__Task__.
Continue the forum post below about setting the CO2 bubble rate for a 30-liter shrimp tank, starting right after its final sentence.

# How many BPM of CO2 in 30ltr shrimp tank



## Flyfisher (19 Dec 2020)

Hi all,

At the start of the year I got rid of my RIO 180 and downscaled to a 30ltr (approx. 25 ltr of water) Aquael shrimp set smart LED tank, keeping all 6 of my amano shrimp from the old tank.
I decided in the summer to install a new Dennerle CO2 system, as I ran one for a long time on my old tank and never had any problems.

I now have a Dennerle Regulator, night time cut off valve on a timer and mini Drop Checker, with a JBL Bubble counter/check valve and a twinstar mini diffuser. The CO2 is on a timer and comes on 2 hours before lights on at 13.00 and turns off at 7.30, 1.5 hours before lights out. Substrate is JBL Manado with no soil, but plenty of plant capsules inserted into the substrate.

__Raw data__.

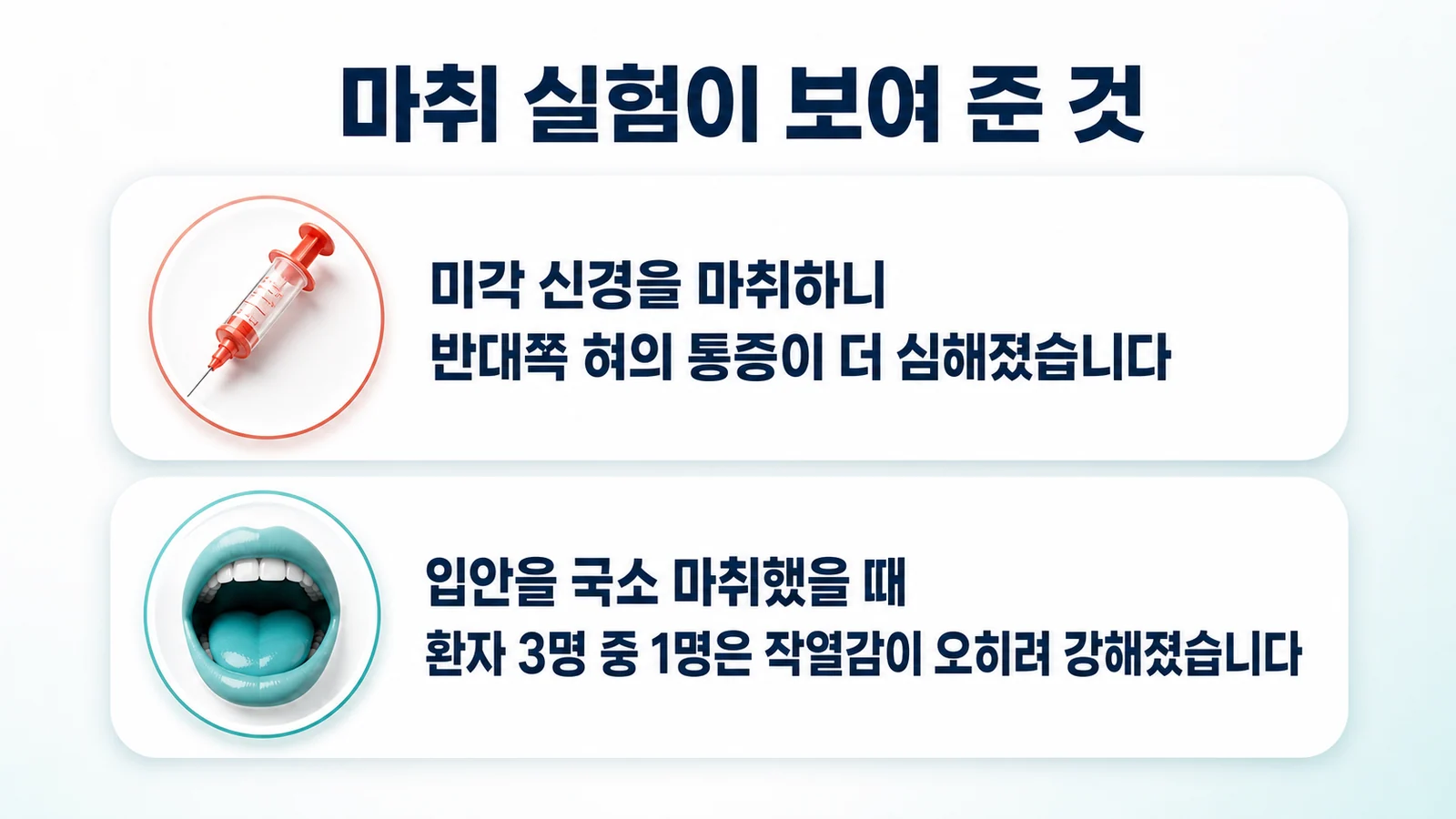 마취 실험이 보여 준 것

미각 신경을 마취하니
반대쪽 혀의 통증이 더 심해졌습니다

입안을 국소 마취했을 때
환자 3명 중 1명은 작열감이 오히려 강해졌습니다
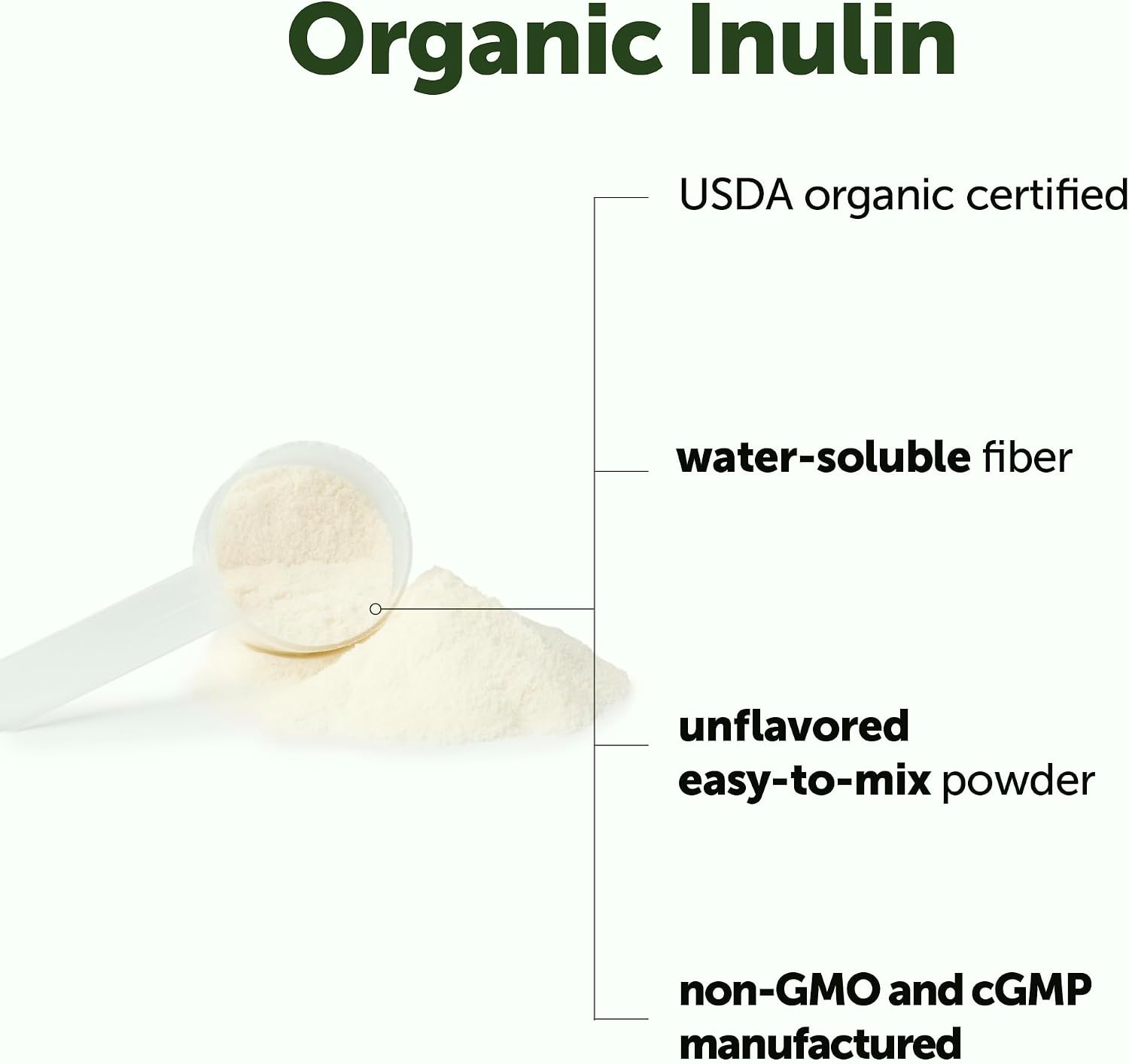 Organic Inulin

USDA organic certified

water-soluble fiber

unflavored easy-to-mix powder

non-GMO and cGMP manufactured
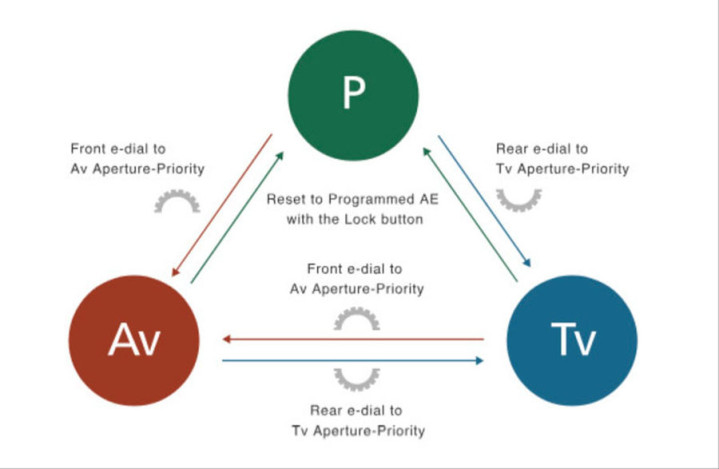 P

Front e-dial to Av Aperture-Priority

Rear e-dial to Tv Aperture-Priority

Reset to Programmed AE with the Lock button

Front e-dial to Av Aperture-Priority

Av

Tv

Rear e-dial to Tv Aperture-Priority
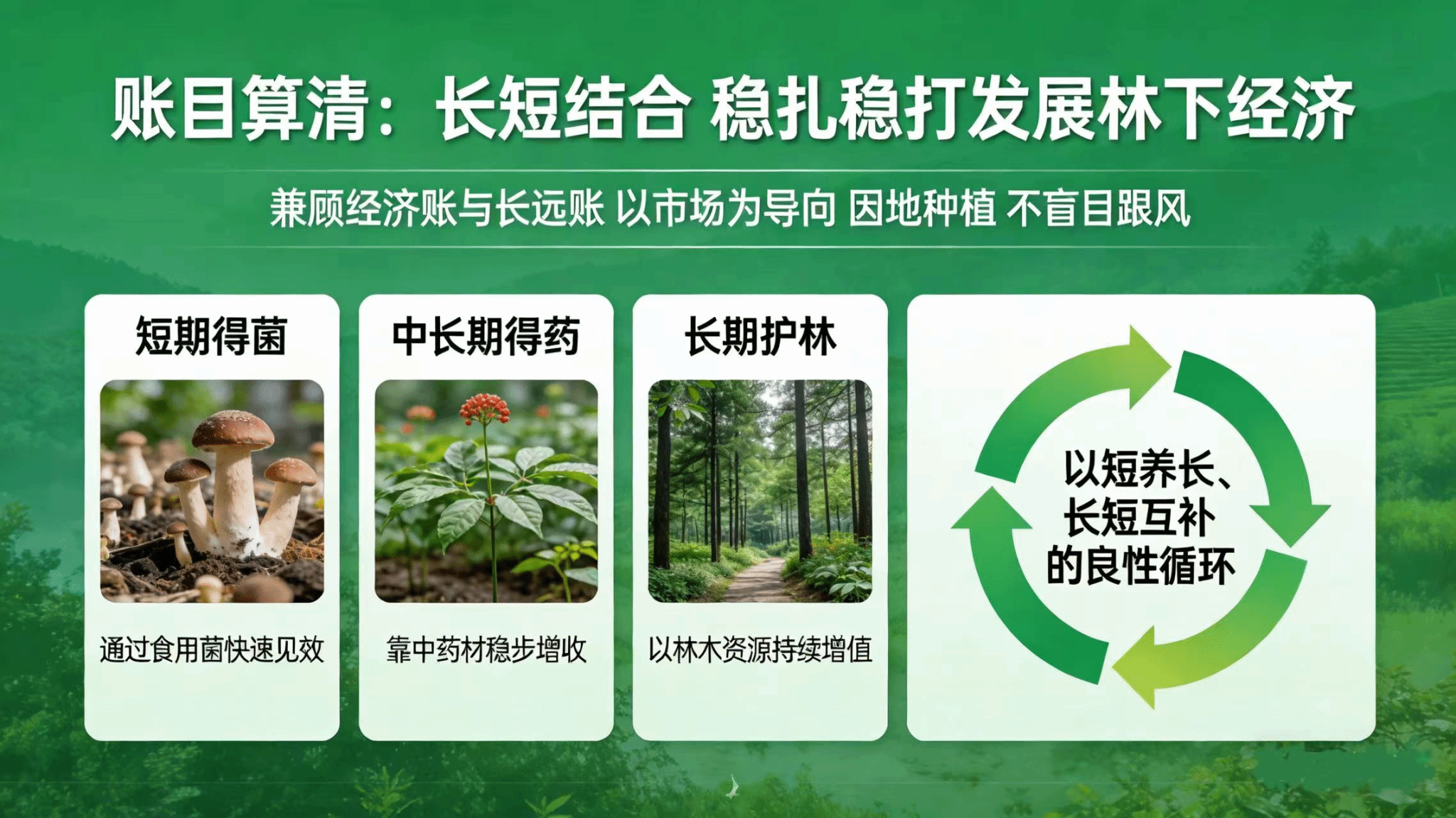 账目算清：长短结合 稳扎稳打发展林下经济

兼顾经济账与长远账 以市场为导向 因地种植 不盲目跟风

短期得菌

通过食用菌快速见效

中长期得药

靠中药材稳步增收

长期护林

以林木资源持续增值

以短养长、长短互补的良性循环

__Answer below__.
Tropica liquid fert (non-Co2) is added every 10 days when i do a 30-40% water change. I do have some of the liquid fert for CO2 tanks but haven't used it yet as I am wary of it causing extra algae. I have a cheap Ikea LED lamp that I have added to the Aquarium that I sometimes turn on if I feel the rear plant growth is causing shading for some of the plants at the front. The main light is the LED that came with the tank set up, but I swapped out the set filter for a Dennerle mini one with a spray bar










The problem is that no matter how much CO2 I have added, the drop checker always is a dark green colour.  Also I have found that the Bacopa and tiny crypto plants that i have in the foreground are barely growing, though I appreciate that they are slower growing plants. There are plenty of plant food tabs stuck around the roots of these plants. 

I have already tried 2 other types of drop checker and they all showed the same dark colour colour, so the problem isn't with the drop checker.

The most CO2 I have had going into the tank was 1 bubble every 6 seconds but I have dialed this back to 1 bubble every 12 seconds now after the 6 Galaxy Rasboras i bought all died, leaving just 1 offspring.  I assumed that they died  from too much CO2, or that the CO2 levels didn't help, though the tank was about 4 months old when I bought them. My amano shrimp all seem happy and they must be getting on for at least 4 years or more. There are no other shrimp or fish in the tank.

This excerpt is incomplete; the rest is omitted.